Addiction - and how to deal with it ....
One of the things that had most definitely not been on my list of ambitions was addiction. In fact, alcohol had completely passed me by in early years, probably because it was never in the house, Dad was a teetotaller and I didn't learn until later of his father's problem. I didn't go to university and, on the equivalent wages of £3.75 a week, there wasn't much money to spare for that kind of frivolity. However, despite apparent outward appearances, I did 'enjoy' a great sense of inadequacy and when I did have my first drink at a friend's parents' pub I was amazed and delighted by how much self confidence it provided. Quite quickly it became a great friend whenever a problem needed tackling, especially one that involved overcoming self-consciousness.
So I began to make good use of it and, eventually when I was self-employed and living alone, it got increasingly out of hand. I discuss the eventual outcome in my memoir So, what next? so I will avoid repeating it all here. Suffice it to say I have learned the hard way what hell it can bring to the sufferer and all their uncomprehending friends and family. And in due course I wrote a book on the subject aimed at young adults.
Though the latter's story isn't mine, it contains a lot of the reactions common to addicts - especially denial not only of the problem but of the characteristics that contributed towards the addiction in the first place. It would never have occurred to me that I suffered from either pride or envy, let alone that I could conceivably have my life dominated by something as seemingly trivial as a bottle. And when I first came into recovery one of the most difficult aspects was to identify with the quite hair-raising stories that I heard. It takes time for most addicts to understand that it is not the quantity of the substance taken, it is the effect it has on major aspects of our (and others') lives.

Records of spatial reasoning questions
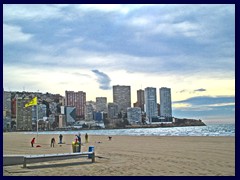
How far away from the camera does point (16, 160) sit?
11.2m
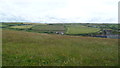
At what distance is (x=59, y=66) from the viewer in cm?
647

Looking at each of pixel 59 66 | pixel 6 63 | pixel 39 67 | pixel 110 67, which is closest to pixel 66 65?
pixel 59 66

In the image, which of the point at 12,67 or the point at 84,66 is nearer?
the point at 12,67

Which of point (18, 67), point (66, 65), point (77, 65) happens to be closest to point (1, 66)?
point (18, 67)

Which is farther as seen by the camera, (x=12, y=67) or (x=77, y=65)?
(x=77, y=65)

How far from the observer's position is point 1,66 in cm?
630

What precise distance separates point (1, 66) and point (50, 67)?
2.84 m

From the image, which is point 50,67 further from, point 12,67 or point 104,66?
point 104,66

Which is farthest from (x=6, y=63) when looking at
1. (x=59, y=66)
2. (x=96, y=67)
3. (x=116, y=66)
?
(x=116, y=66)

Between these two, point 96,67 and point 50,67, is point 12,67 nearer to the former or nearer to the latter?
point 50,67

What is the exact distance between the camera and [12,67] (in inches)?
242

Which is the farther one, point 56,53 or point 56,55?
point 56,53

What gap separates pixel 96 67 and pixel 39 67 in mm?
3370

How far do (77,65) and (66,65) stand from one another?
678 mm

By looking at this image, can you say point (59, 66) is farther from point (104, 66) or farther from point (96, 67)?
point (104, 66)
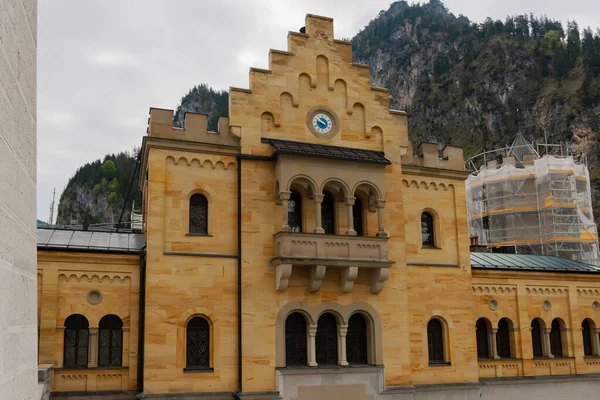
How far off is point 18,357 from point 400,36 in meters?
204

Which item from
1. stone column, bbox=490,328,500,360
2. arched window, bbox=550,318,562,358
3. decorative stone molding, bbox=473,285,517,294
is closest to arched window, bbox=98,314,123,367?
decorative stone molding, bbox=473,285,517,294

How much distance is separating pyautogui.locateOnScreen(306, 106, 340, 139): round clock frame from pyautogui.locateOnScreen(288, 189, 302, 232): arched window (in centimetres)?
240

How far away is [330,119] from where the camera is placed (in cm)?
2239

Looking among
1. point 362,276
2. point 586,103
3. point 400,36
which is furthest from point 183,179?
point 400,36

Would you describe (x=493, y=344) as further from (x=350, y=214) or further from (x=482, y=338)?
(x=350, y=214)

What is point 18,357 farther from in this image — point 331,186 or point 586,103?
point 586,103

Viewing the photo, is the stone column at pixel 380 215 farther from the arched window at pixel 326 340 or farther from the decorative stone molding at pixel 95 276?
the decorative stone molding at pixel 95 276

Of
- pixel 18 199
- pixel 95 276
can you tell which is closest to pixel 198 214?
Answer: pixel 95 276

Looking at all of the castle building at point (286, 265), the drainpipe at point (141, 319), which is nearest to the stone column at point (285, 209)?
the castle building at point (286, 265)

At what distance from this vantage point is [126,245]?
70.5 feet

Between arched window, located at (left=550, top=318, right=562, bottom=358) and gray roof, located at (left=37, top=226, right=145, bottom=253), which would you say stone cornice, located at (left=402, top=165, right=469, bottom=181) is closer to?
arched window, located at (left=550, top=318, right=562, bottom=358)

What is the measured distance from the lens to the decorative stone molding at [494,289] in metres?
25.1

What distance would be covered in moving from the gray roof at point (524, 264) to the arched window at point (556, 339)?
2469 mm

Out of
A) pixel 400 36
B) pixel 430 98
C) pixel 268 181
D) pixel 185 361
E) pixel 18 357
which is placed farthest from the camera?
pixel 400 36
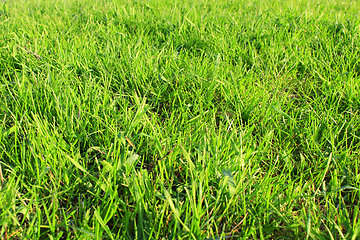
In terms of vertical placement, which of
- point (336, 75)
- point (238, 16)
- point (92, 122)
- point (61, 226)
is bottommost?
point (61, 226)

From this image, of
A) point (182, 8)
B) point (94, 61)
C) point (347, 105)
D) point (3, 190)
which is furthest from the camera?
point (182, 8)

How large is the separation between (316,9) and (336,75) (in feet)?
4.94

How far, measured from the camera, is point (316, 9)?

## Stated goal
Output the essay on addiction word for word, starting at "One of the things" and ending at "involved overcoming self-consciousness.". The data stands apart from the essay on addiction.

## Finished exercise
One of the things that had most definitely not been on my list of ambitions was addiction. In fact, alcohol had completely passed me by in early years, probably because it was never in the house, Dad was a teetotaller and I didn't learn until later of his father's problem. I didn't go to university and, on the equivalent wages of £3.75 a week, there wasn't much money to spare for that kind of frivolity. However, despite apparent outward appearances, I did 'enjoy' a great sense of inadequacy and when I did have my first drink at a friend's parents' pub I was amazed and delighted by how much self confidence it provided. Quite quickly it became a great friend whenever a problem needed tackling, especially one that involved overcoming self-consciousness.